DeepSeek Strikes Again, Domestic Large Models Can't Sit Still

04/24 2026 506

DeepSeek V4 Enters the Game, and the Rules Change Again.

Over the past year, the large model landscape has undergone a complete reshuffle every quarter. Some have played three trump cards in the multimodal arena, others have gone all-in on the Agent track, and some have even dismantled their models into components for sale.

But everyone was waiting for one particular player to make a move.

This player had been silent for over a year. After releasing R1 in January 2025, they seemed to disappear from the table. Sporadic updates like V3.1, V3.2, FlashMLA, and DualPath were merely minor adjustments under the table—no one knew what they were truly holding.

On April 24, DeepSeek finally laid down its cards—the V4 preview version officially went live and open-source, with two variants: V4-Pro and V4-Flash.

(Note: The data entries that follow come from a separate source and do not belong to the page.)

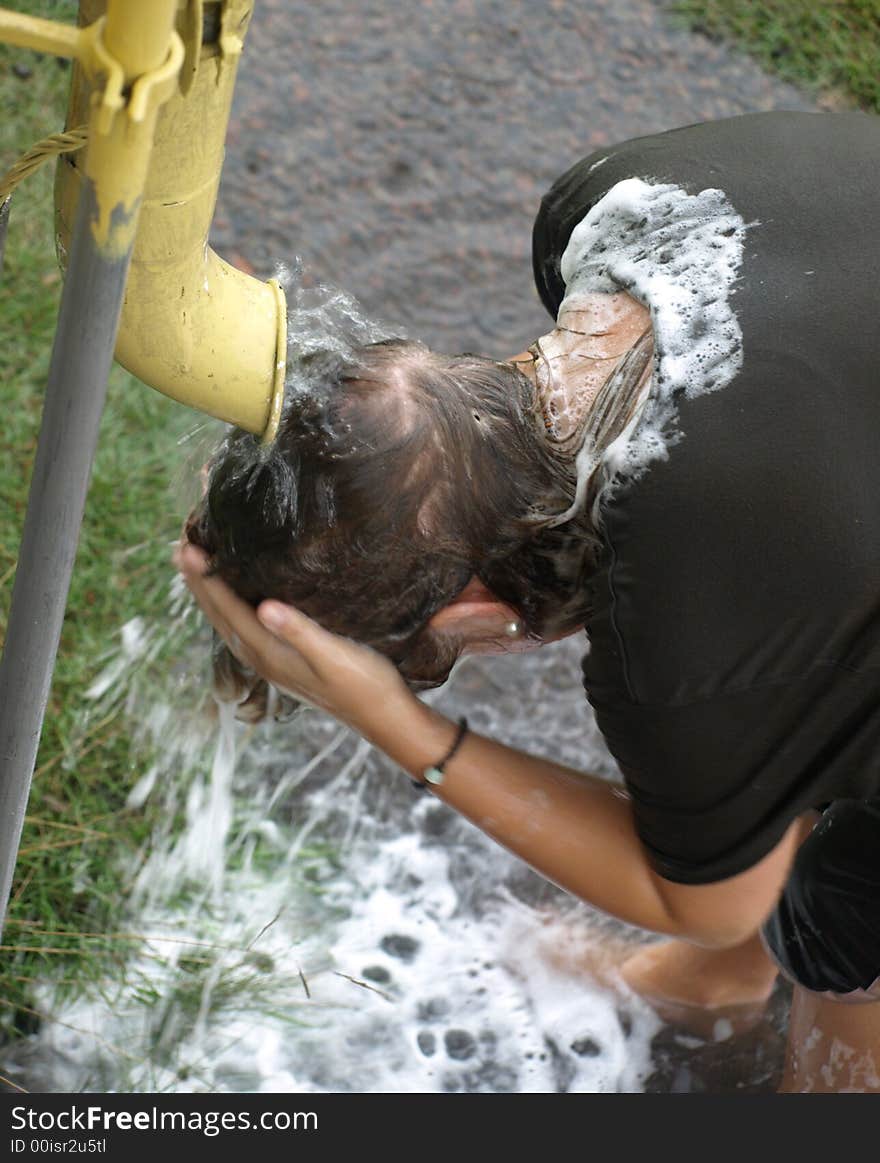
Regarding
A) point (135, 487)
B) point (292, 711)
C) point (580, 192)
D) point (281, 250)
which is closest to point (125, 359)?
point (580, 192)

Pro targets top-tier closed-source models. In Agent Coding mode, internal evaluations show it outperforms Sonnet 4.5, with delivery quality approaching Opus 4.6's non-thinking mode. World knowledge evaluations significantly outperform other open-source models, trailing only Gemini Pro 3.1. In math and code reasoning performance, officials claim it "surpasses all currently publicly evaluated open-source models."

Flash is the lightweight version, with reasoning capabilities close to Pro but smaller parameters and activation, faster API responses, and lower costs. Both support million-token contexts—as standard.

The question arises: A company that remained largely silent for fifteen months while peers aggressively expanded, yet instantly reasserted itself as an industry anchor—what does this signify?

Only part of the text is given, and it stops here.